• **Extract to read**
━━━━━━
January 18, 2002
Bush, Eying Legacy, Reads Books!
By
Joe Guzzardi
Sitting presidents are obsessed
with how history will rate them.
If you read the Lyndon Johnson
1964-65 secret tapes in the new Michael Beschloss book, Reaching
for Glory, you learn that even a president who
had just been elected by the largest majority in history
was paranoid about everything political.
John F. Kennedy haunted Johnson.
And LBJ was suspicious of the entire Kennedy clan,
particularly Bobby.
As it turns out, presidents don’t
have to be in office very long or even have won the
popular vote before their thoughts turn toward
posterity.
According to recent reports in the
Washington Post, President George Bush has been
spending a considerable amount of time over the past few
months reading books about the presidency.
Several prominent history scholars
have been to the White House for chats with Bush and his
key adviser, Karl Rove.
Bush is following precedents set by
Franklin Delano Roosevelt and John F. Kennedy who had
ready access to “brain trusts” from Harvard and Yale.
━━━━━━
• **Given material**
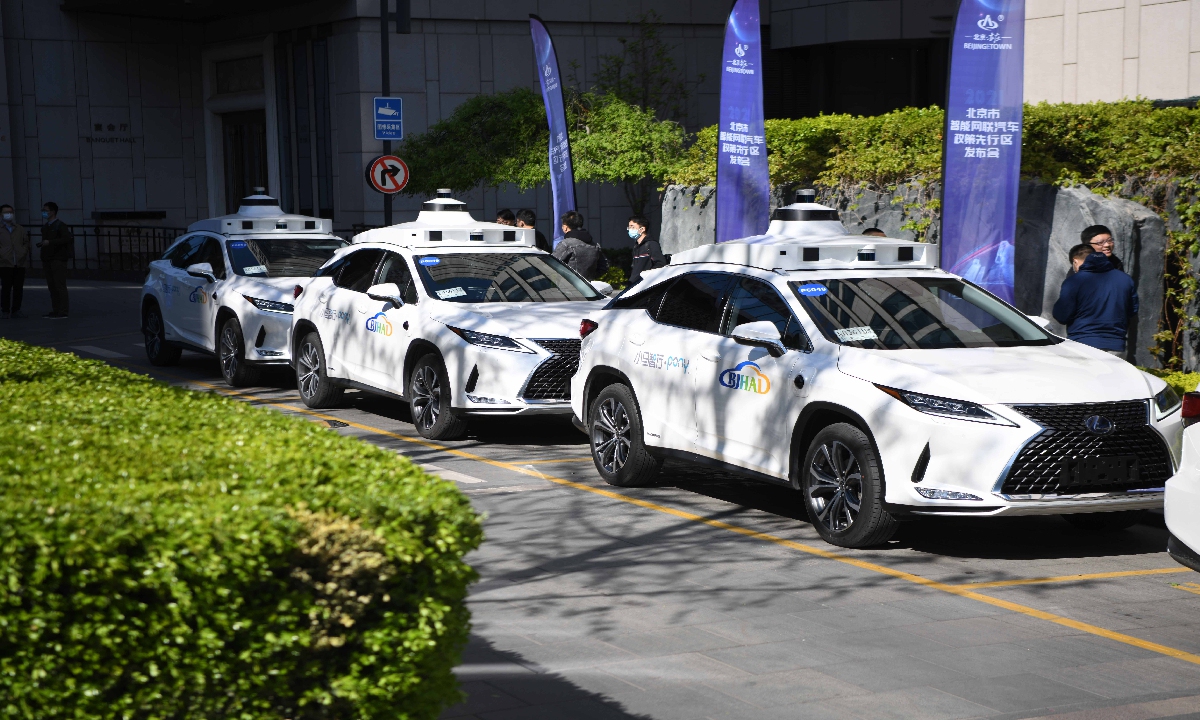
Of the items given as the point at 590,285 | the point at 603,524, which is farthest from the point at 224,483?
━━━━━━
• **Tasks and exercises**
1. Reproduce the Bush column from "As it turns" to "Harvard and Yale.".
2. In the Bush column, which newspaper reported that the president had been reading books about the presidency?
Rely on the Bush column alone for your answers.

• **The responses**
1.
As it turns out, presidents don’t
have to be in office very long or even have won the
popular vote before their thoughts turn toward
posterity.
According to recent reports in the
Washington Post, President George Bush has been
spending a considerable amount of time over the past few
months reading books about the presidency.
Several prominent history scholars
have been to the White House for chats with Bush and his
key adviser, Karl Rove.
Bush is following precedents set by
Franklin Delano Roosevelt and John F. Kennedy who had
ready access to “brain trusts” from Harvard and Yale.

2. The Washington Post.